Additionally, as efforts continue to consolidate a fragile peace in Sierra Leone, hundreds of former fighters in Sierra Leone's civil war, both former rebel and government combatants, have been crossing into Liberia to fight as mercenaries either for the Liberian government or for LURD rebel forces. Many former fighters from the Sierra Leonean rebel RUF, which received direct support from Charles Taylor for years despite its grossly abusive record, are now integrated into the Liberian government forces and have been implicated in atrocities against Liberian civilians. Since at least January 2001, as the civil war in Sierra Leone has gradually come to an end, hundreds of former fighters from the Sierra Leonean government-affiliated civil defense militias (such as the ethnic Mende militia known as the Kamajors), from the former members of the Sierra Leonean army who rebelled to form the West Side Boys militia, and even from the RUF, have been recruited as mercenaries for the LURD. As a result, the border area between Liberia and Sierra Leone threatens to become increasingly unstable. There is an urgent need to ensure border security to prevent the movement of combatants between Sierra Leone and Liberia, while allowing refugees fleeing the Liberian conflict to cross and obtain effective protection in Sierra Leone.

The spreading conflict in Liberia presents an ominous prospect for the year ahead. The present situation raises concerns that there will be a further escalation in human rights abuses against civilians as the area of fighting widens, causing more death and displacement in Liberia. Moreover, the fragile peace in Sierra Leone could easily be destabilized as a result of a spillover of the Liberian war, as growing numbers of Liberian refugees and combatants cross into neighboring countries. This is a dire prospect indeed for the people of a region that has already suffered so much war, wanton abuse and human suffering over more than a decade.

Human Rights Watch is calling for urgent and sustained action by the international community to help resolve the current conflict, and to insist on respect for human rights, before Liberia's war spirals to consume new areas and destabilizes the wider region.

In particular, two significant developments could play an important role in determining how the next chapter of this sub-regional conflict unfolds: In May 2002, the United Nations (U.N.) Security Council will determine whether to renew an arms embargo and sanctions against the Liberian government imposed one year ago in response to Liberian government support for the RUF in Sierra Leone. Also in May 2002, the United States (U.S.) government will commence a military assistance program of U.S. $3 million to the government of Guinea.
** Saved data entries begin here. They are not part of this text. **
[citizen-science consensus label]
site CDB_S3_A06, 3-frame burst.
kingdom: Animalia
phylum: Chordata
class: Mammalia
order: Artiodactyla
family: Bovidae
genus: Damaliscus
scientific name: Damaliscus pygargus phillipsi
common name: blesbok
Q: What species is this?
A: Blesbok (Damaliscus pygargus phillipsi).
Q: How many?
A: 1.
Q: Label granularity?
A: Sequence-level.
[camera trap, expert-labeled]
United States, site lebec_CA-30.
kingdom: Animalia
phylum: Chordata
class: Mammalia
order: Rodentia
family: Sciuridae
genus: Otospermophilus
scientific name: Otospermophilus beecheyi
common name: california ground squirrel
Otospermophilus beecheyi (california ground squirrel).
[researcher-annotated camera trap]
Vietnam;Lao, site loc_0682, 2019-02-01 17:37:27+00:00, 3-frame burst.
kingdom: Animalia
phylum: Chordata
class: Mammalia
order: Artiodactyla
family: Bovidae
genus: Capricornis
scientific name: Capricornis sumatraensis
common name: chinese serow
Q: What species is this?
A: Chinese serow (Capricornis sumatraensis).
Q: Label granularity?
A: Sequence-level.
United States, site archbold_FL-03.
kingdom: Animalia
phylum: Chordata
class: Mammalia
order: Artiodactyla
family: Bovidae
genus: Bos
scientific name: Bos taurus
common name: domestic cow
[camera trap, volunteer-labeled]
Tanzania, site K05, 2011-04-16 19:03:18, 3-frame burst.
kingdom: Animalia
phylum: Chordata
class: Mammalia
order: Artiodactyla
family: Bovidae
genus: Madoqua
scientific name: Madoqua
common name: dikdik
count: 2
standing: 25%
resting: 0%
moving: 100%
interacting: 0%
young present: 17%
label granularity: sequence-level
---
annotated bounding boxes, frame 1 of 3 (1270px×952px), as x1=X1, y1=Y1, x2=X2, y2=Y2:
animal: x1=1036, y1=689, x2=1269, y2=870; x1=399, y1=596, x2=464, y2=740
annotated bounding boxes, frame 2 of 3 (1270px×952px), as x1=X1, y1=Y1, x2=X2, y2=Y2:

Human Rights Watch did not investigate current links between President Charles Taylor's government and the RUF in Sierra Leone, which were the basis for the U.N. sanctions imposed against Liberia. However, we have documented in this report very serious abuses carried out against the civilian population of Liberia both by Liberian government security forces and by the LURD, as well as the detrimental impact of the Liberian conflict on sub-regional peace and security. For this reason we believe that, the arms embargo against the Liberian government should be maintained, and extended to cover the LURD. In addition, the U.N. Security Council should renew the mandate of the Panel of Experts established in 2000 to monitor violations of the arms embargo imposed on the RUF, and extend its brief to investigate all illicit arms flows into the sub-region.

Our report also raises serious concerns about Guinea's support of the LURD, and we urge the U.N. Security Council to mandate the Panel of Experts to investigate Guinea's role in destabilizing Liberia and to make recommendations as to measures to end their support for armed insurgents, including the possibility of an arms embargo. Human Rights Watch also believes that all military assistance to Guinea, such as that planned by the U.S. to commence in May 2002, should be conditioned on an end to support for the LURD.